On Tuesday, January 24, 2012, Vinayak Hegde wrote:

> On Mon, Jan 23, 2012 at 11:05 PM, Suresh Ramasubramanian
> <sur...@hserus.net <javascript:;>> wrote:
> > Udhay Shankar N [23/01/12 22:37 +0530]:
> >
> >> On 23-Jan-12 9:53 PM, ss wrote:
> >>
> >>> Once you oursource a thing like making curreny then you can only writhe
> >>> and
> >>> kick about when it gets faked.
> >>
> >>
> >> The hidden assumption in this statement is that it is feasible to get
> >> the same anti-forgery features done here at a comparable cost.
> >
> >
> > Udhay, for larger bills (such as the 10 rupee and above currently in
> > circulation), the face value of the bill is going to be far more than its
> > printing and distribution costs.
> >
> > It wont cost 500 rupees to print a 100 rupee bill
>
> Well only partly true. Currency can sometimes be cost more to make
> than face value.
> Case in point the lincoln penny costs 1.7 cents to make when the face
> value is 1 cent.
>
>
> http://blogs.wsj.com/economics/2009/02/12/new-penny-lincoln-love-helps-keep-waste-alive/
>
> One guy even built his business model on monetising this differential cost.
>
> http://www.newyorker.com/reporting/2008/03/31/080331fa_fact_owen
>
> More links:
>
> http://economistsview.typepad.com/economistsview/2008/05/the-lincoln-cen.html
>
> I have lately been fascinated that countries have been printing
> currency on plastic.
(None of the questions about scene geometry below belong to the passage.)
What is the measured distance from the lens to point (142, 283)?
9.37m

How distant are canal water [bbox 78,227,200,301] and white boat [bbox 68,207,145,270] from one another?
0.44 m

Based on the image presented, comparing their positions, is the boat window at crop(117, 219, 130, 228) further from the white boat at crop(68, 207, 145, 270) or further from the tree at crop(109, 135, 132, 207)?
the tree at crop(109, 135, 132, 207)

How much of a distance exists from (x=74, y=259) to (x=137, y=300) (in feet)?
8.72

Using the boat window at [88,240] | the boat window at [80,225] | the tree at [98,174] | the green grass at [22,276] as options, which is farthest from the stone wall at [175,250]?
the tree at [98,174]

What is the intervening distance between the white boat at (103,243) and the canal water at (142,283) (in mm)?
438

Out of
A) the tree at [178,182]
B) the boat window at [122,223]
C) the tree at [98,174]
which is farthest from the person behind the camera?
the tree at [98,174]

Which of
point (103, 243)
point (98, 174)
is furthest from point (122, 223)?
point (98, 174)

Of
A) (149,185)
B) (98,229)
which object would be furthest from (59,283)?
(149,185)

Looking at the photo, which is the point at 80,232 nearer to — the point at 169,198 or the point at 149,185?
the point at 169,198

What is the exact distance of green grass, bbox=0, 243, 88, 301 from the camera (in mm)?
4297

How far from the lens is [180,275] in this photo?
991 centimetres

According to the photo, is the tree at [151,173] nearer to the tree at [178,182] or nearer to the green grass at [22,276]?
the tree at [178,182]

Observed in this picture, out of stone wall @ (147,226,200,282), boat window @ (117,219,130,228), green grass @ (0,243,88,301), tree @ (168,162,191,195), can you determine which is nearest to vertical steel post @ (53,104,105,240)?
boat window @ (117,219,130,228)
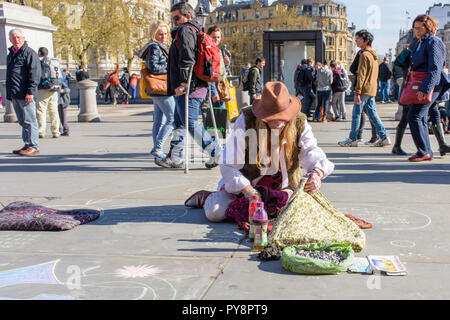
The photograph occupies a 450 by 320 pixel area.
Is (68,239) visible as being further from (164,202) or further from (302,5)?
(302,5)

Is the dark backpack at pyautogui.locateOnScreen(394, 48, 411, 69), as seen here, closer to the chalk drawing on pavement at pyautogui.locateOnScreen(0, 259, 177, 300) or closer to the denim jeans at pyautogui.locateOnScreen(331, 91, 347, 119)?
the chalk drawing on pavement at pyautogui.locateOnScreen(0, 259, 177, 300)

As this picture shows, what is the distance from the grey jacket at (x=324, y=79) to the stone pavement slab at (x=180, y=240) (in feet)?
23.9

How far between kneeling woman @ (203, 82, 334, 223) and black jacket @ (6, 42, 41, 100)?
218 inches

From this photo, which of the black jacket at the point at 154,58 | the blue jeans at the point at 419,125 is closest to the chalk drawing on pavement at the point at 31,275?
the black jacket at the point at 154,58

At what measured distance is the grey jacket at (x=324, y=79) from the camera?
14844 mm

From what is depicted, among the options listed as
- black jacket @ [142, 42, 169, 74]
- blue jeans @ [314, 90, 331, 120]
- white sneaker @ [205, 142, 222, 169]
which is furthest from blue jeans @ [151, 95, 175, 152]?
blue jeans @ [314, 90, 331, 120]

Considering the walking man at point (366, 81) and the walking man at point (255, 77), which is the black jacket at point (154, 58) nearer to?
the walking man at point (366, 81)

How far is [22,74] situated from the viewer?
29.2ft

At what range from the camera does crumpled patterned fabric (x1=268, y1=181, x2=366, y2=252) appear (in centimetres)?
373

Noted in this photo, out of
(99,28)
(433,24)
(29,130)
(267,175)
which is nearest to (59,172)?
(29,130)

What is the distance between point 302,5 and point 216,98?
424ft

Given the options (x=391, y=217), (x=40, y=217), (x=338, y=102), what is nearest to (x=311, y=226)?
(x=391, y=217)

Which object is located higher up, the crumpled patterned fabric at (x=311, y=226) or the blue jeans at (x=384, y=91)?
the blue jeans at (x=384, y=91)

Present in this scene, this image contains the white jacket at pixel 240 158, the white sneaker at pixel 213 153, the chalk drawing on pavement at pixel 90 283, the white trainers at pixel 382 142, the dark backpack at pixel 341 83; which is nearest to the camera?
the chalk drawing on pavement at pixel 90 283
I have few of those in my collection.
>
> Nothing tells about how high inflation is (the govt manipulated index
> notwithstanding) than how cheap is the metal that goes into making the
> coins.
> Case in point Look at how the 1 Rupee / 2 Rupees / 5 rupees coins have
> "evolved". The metal has become cheaper and the coins have become
> smaller. 25/50paise coins have gone out of circulation.
>
> -- Vinayak
>

Canada is getting rid of the penny finally.